[Opening Extracted text section]

Three hundred and twenty-six votes were given for the rescission and loan, and five against it.
The city accordingly issued its bonds, the form of them, somewhat special, being thus:
"Bond of the City of Muscatine"
"UNITED STATES OF AMERICA"
"$1000 No. 51"
"Be it known that the City of Muscatine owes to Adam Ogilvie, or bearer, the sum of one thousand dollars for money borrowed,
the receipt whereof is hereby acknowledged, and which sum the said City of Muscatine hereby promises to pay, at the office of E. W. Clark, Dodge & Co., in the City of New York, on the first day of January, eighteen hundred and seventy-six (January 1st, 1876), with interest on said sum of one thousand dollars at the annual rate of ten percent, payable semiannually, on the 1st day of January and 1st day of July in each year, and the faith of the City of Muscatine is hereby pledged for the semiannual payments of interest and the ultimate redemption of the principal."
"Upon the surrender of this bond to A. C. Flagg, treasurer in trust, at any time previous to said 1st January, 1876, the holder hereof will be entitled to ten shares of the capital stock of the Mississippi & Missouri Railroad Company, in satisfaction thereof."

[Closing Extracted text section]
[Opening Given data section]

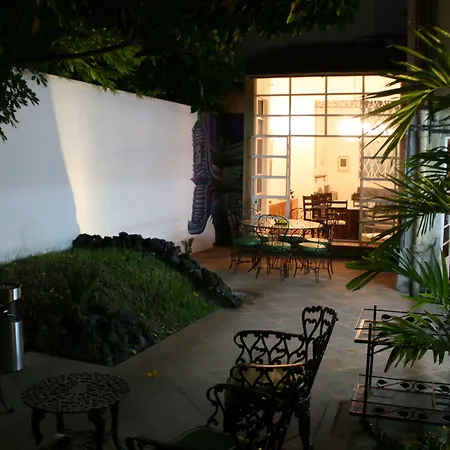 Casa Comtesse-3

[Closing Given data section]

◆ What to do
In the Muscatine bond excerpt, what annual interest rate does the bond carry? Rely only on the Muscatine bond excerpt.

◆ Answer section
Ten percent, payable semiannually.